- Request -
How many lines in the items below contain the word "placed", with case counting? Give only the number.

# Records shown start

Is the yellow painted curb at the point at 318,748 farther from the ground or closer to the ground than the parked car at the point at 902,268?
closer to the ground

# Records shown end
# Records shown start

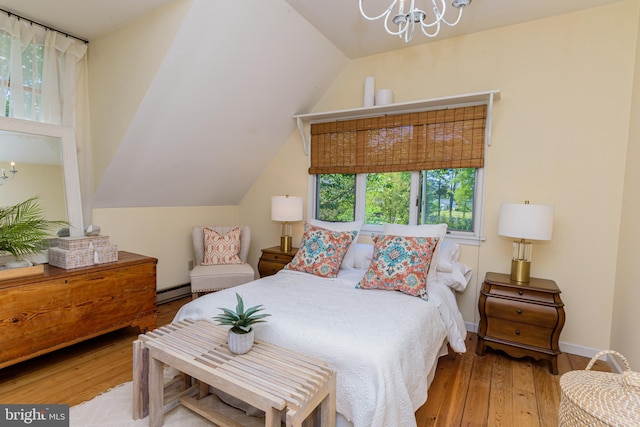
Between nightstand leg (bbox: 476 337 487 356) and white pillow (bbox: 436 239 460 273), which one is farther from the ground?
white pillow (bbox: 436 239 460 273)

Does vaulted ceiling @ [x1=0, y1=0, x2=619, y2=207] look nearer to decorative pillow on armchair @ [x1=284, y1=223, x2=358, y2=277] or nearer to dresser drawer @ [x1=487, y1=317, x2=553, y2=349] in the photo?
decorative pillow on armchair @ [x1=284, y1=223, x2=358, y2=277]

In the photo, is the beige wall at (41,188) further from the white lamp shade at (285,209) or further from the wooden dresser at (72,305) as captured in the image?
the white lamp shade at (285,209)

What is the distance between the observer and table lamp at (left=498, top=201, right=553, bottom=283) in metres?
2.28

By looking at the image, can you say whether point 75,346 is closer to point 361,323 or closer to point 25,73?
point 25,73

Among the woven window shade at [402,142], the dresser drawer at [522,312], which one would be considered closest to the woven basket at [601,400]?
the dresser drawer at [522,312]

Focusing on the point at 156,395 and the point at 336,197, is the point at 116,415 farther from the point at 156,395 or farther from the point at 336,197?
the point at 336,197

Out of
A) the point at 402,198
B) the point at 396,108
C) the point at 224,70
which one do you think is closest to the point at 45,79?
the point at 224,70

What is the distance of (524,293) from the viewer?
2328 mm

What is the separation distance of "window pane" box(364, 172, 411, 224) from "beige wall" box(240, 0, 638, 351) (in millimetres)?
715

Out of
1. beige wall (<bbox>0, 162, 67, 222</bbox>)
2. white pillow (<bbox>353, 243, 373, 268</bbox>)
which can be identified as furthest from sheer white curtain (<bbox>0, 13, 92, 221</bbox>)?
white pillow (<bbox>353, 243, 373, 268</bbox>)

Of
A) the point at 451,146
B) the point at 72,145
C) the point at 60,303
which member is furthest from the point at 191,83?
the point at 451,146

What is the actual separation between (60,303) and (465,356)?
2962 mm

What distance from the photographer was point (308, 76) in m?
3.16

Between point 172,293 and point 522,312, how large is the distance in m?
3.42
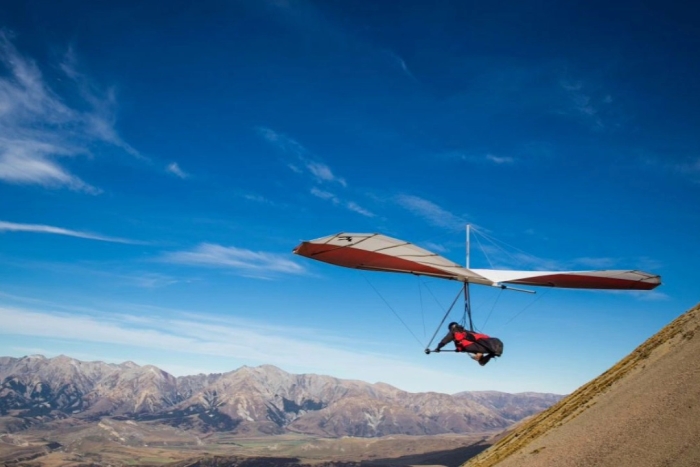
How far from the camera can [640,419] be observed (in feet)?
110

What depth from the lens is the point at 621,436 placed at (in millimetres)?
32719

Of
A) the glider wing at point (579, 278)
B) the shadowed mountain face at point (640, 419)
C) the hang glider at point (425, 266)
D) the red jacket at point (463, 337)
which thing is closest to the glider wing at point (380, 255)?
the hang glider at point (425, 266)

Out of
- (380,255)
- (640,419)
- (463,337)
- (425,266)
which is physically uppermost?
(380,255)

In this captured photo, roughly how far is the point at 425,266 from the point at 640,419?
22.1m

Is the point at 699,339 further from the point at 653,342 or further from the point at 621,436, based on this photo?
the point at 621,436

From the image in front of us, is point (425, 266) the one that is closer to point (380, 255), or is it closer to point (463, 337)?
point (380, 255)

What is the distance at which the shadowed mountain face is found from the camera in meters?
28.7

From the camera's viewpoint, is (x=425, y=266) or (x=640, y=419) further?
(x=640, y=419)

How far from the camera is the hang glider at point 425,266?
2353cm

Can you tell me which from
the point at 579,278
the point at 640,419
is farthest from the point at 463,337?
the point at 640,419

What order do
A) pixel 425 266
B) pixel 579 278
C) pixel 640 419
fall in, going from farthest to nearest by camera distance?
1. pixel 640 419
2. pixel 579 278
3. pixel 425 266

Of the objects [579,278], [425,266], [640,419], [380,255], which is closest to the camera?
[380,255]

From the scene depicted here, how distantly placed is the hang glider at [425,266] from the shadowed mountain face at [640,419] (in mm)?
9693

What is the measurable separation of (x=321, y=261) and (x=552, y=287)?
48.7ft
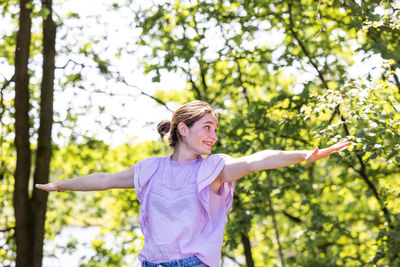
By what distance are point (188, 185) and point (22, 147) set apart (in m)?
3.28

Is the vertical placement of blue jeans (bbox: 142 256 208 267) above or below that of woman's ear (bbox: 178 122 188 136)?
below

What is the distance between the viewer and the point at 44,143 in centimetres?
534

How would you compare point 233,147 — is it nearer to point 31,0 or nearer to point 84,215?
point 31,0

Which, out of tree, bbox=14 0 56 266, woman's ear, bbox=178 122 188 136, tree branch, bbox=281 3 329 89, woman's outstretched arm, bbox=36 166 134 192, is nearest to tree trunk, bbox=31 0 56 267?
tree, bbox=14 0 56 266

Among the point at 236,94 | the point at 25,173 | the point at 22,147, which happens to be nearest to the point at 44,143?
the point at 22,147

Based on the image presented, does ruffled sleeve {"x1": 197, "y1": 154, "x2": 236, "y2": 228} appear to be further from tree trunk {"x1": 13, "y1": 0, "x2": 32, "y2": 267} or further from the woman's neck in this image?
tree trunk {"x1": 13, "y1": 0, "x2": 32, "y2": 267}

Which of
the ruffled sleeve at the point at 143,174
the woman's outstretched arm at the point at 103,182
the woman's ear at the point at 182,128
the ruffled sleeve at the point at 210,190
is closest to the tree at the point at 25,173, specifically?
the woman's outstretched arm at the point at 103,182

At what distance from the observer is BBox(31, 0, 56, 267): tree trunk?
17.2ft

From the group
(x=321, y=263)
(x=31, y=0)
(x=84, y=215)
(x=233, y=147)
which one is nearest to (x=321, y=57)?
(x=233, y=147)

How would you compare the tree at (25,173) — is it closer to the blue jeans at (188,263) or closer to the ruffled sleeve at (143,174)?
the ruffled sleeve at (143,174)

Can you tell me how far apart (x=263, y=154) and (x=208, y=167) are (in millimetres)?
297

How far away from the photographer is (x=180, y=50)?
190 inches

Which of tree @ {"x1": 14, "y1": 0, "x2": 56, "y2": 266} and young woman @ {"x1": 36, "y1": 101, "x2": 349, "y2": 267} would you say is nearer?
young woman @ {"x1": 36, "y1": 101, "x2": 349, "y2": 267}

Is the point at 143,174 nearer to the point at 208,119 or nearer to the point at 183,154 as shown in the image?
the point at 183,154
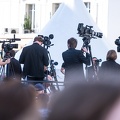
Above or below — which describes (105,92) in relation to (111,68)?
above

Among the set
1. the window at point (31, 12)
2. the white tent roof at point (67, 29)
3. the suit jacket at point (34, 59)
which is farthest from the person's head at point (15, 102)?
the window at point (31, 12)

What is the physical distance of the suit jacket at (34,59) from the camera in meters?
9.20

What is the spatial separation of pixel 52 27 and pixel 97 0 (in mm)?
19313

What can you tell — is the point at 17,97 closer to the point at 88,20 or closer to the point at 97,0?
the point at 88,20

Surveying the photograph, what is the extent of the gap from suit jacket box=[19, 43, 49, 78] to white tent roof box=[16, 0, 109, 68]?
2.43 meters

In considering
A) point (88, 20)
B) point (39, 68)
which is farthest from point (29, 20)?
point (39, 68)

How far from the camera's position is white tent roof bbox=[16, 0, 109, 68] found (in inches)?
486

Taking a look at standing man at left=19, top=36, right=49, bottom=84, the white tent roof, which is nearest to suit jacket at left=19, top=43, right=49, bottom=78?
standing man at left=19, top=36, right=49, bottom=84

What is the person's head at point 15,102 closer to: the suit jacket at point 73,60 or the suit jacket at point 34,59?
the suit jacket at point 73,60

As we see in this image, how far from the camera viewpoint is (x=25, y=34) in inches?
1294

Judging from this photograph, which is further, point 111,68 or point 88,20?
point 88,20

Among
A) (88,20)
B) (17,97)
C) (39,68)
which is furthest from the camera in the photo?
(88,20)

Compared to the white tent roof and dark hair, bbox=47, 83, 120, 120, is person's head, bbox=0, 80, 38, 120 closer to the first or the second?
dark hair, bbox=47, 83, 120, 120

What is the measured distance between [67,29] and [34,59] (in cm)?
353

# Records shown end

- Output for this exercise -
2